18. Non-resident parents whose cases are closed reactively, where they are named in a new application, but have an existing CSA case, will only receive 30-days’ notice that their existing
case will close. This means there will be insufficient time to provide for a positive test of compliance behaviour. To address the risk of payment disruption in reactive case closure, i.e.
where the non-resident parent is subject to enforcement action in the CSA currently, we will conduct an unlikely to pay test based on the behaviour of non-resident parents in the 1993 and
2003 schemes.

19. Secondly, we will also be reordering the proactive case closure process so that cases where there is most likely to be a break in payment are moved to the back of case closure order. Leaving these cases unaffected for as long as possible will allow compliance to be firmly established before they are closed. It will also mean that more of these cases will reach their natural end on the legacy schemes without any risk of payment disruption.

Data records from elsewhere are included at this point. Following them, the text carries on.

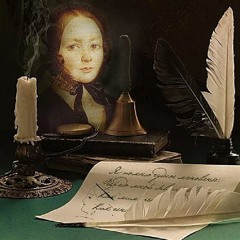 Мне Написать Портрет Твой Невозможно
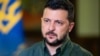 Владимир Зеленский 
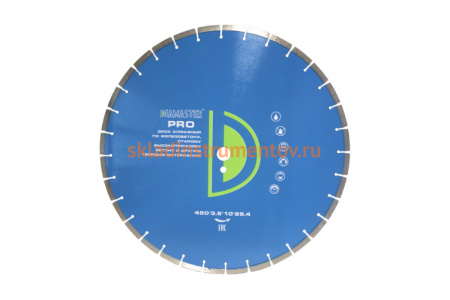 Диск алмазный сегментный по железобетону PRO (450х25.4х3.6х10 мм; 32Z) DIAMASTER 001000138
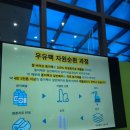 판교종합사회복지관 이미지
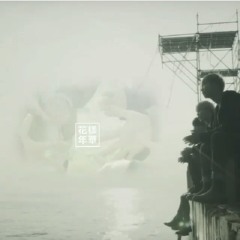 Death Note 홍광호 뮤지컬 데스노트 (Light)_ Kwang Ho Hong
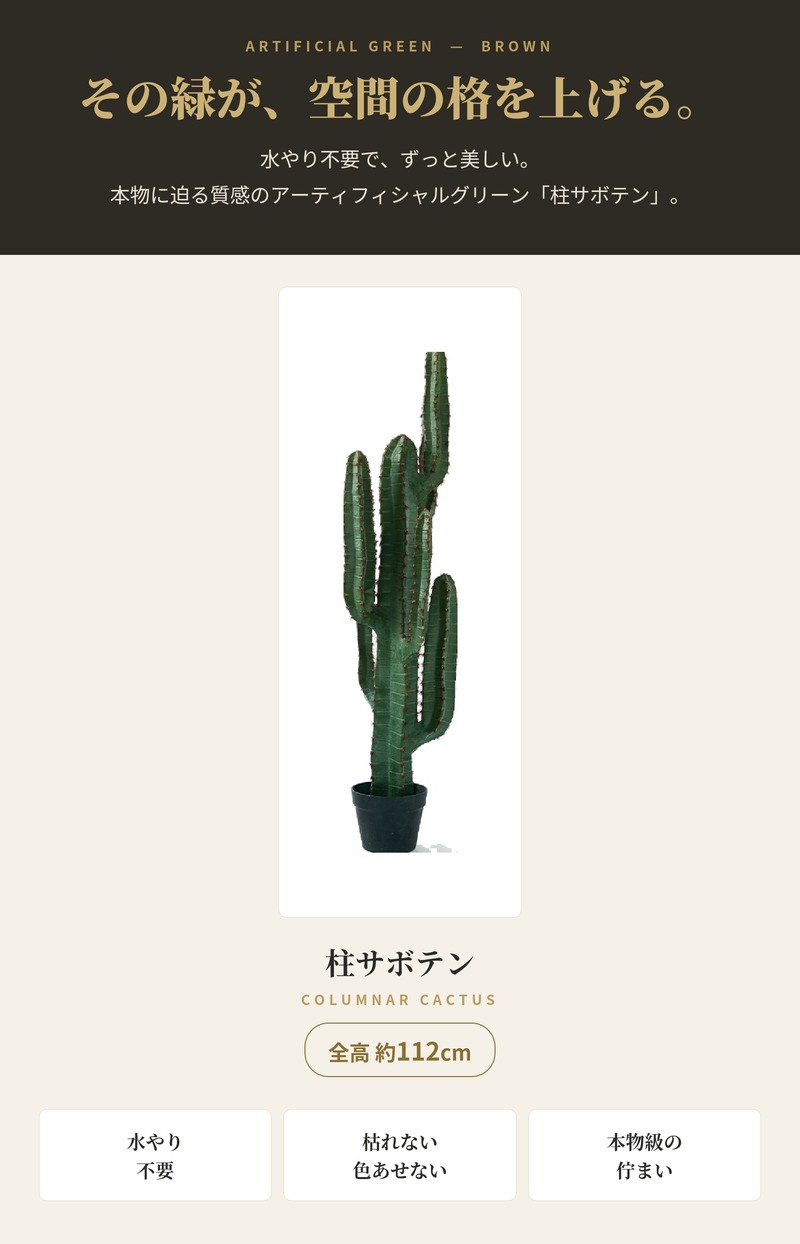 観葉植物 造花 柱サボテン BROWN 全高約112cm 中型 フェイクグリーン 本物そっくり おしゃれ インテリア 人工観葉植物 アーティフィシャルグリーン オフィス 店舗 ホテル 開店祝い 室内 サボテン カクタス フェイク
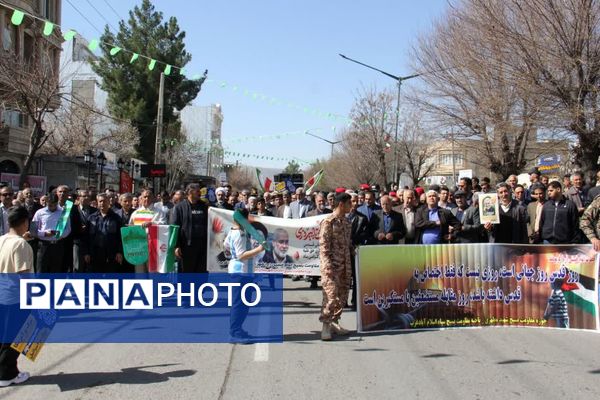 راهپیمایی باشکوه روز جهانی قدس در اسلام آباد غرب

20. By taking these two steps, we will be doing everything practicable to minimise payment disruption.

21. Amended draft Fees and Ending Liability Regulations will be laid before Parliament later this year. The charging of fees and ending liability in existing cases will subsequently commence later in 2014, once we have been able to gather and analyse suitably robust data on the operation of the new scheme to show that it is working well. Once we are assured of the quality of the data, statutory child maintenance scheme statistics will also be made publicly available.